Here is the list of companies that win the dubious distinction of being India’s biggest corporate losers in the July-September quarter.
•Oil marketing companies populate the top of the list as they continued with their losing streak in profits. Coming in first was Indian Oil Corporation (IOC), which reported a staggering Rs7,485 crore loss for the September-ended quarter. It was followed by Bharat Petroleum (BPCL) and Hindustan Petroleum Corporation (HPCL), whose losses also widened (see chart) during the quarter.

The main reason for their poor performance was the failure of the government to compensate all three companies for selling diesel, kerosene and LPG at subsidised prices.

•In fourth place was Tata Power with a net loss of Rs 1,218 crore for the quarter. The company was hit by a provision for impairment charge (Rs 823 crore) and a forex loss (Rs 638.96 crore) of nearly Rs 1,462 crore due to its upcoming Mundra power project.
According to Financial Express , the huge provision was made on account of the rising price of Indonesian coal that is expected to fire up the country’s first ultra-mega power project at Mundra in Gujarat. However, a lot depends on the management’s decision to restructure the ownership of its investments in Indonesian coal companies to Mundra project.

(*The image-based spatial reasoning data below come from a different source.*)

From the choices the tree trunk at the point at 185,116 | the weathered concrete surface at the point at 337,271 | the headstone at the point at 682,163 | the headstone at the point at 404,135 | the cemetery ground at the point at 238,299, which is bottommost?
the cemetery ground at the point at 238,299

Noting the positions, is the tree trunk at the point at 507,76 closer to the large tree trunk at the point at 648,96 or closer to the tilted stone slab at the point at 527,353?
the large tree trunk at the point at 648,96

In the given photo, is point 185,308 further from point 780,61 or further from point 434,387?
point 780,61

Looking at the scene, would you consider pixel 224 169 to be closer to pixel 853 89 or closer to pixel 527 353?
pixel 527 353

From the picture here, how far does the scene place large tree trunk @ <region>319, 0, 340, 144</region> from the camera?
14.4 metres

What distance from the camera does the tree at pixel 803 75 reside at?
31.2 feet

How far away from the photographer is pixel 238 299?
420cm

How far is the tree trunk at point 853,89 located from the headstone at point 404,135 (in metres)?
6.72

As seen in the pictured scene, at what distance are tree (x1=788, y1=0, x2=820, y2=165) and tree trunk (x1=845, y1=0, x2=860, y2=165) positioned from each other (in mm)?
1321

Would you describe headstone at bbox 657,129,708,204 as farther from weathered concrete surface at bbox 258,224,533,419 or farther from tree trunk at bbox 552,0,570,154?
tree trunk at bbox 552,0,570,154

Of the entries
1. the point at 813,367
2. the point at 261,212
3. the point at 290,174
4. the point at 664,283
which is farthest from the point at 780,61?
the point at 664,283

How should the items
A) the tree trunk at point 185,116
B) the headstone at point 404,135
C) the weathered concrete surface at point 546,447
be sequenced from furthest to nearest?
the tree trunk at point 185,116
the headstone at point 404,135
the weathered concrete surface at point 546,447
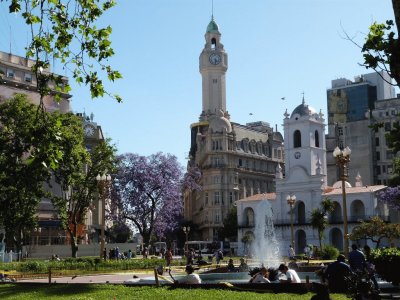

•State-owned MTNL is a an excellent example of how government mismanagement is destroying public-sector units. MTNL has been posting losses for the past eight consecutive quarters; it last reported a profit in September 2009.
The main problem with the company is the number of employees: 43,311. Employee costs are a huge expense for the company. In fact, in the year ending March 2010, the employee cost stood at Rs 4,967 crore, far higher than the company’s net sales of Rs 3,710 crore.In the year ending March 2011, employee cost was still high at Rs3,260 crore vis-a-vis revenues of Rs 3,745 crore.
And the situation just gets worse. For the six months ended September this year, its loss of Rs 1,714 crore exceeded its market cap of Rs1,694 crore (as of 2 December). If this state of affairs continues, it will be only be a matter of time before it approaches the government with a begging bowl.

•Jet Airways was the sixth-biggest loser on the list after it incurred a quarterly net loss of Rs 713.6 crore, its highest-ever loss. The company was brought down by high jet fuel prices and a depreciating rupee. Forex losses stood at Rs 276 crore versus a gain of Rs 374 crore a year ago. Jet is also in plans to raise funds to pare its debt.
Firstpost had reported earlier that it plans to raise up to $300 million over the next six months through sale and leaseback of its aircraft.
Rounding off the top 10 list were Shree Renuka Sugars, Kingfisher Airlines (which, incidentally, has never reported a profit since it began flying in 2005, barring a one-time meagre quarterly profit of Rs 9.6 crore in the December-ended quarter of 2006, according to data compiled by Ace Equity) and Ranbaxy Laboratories.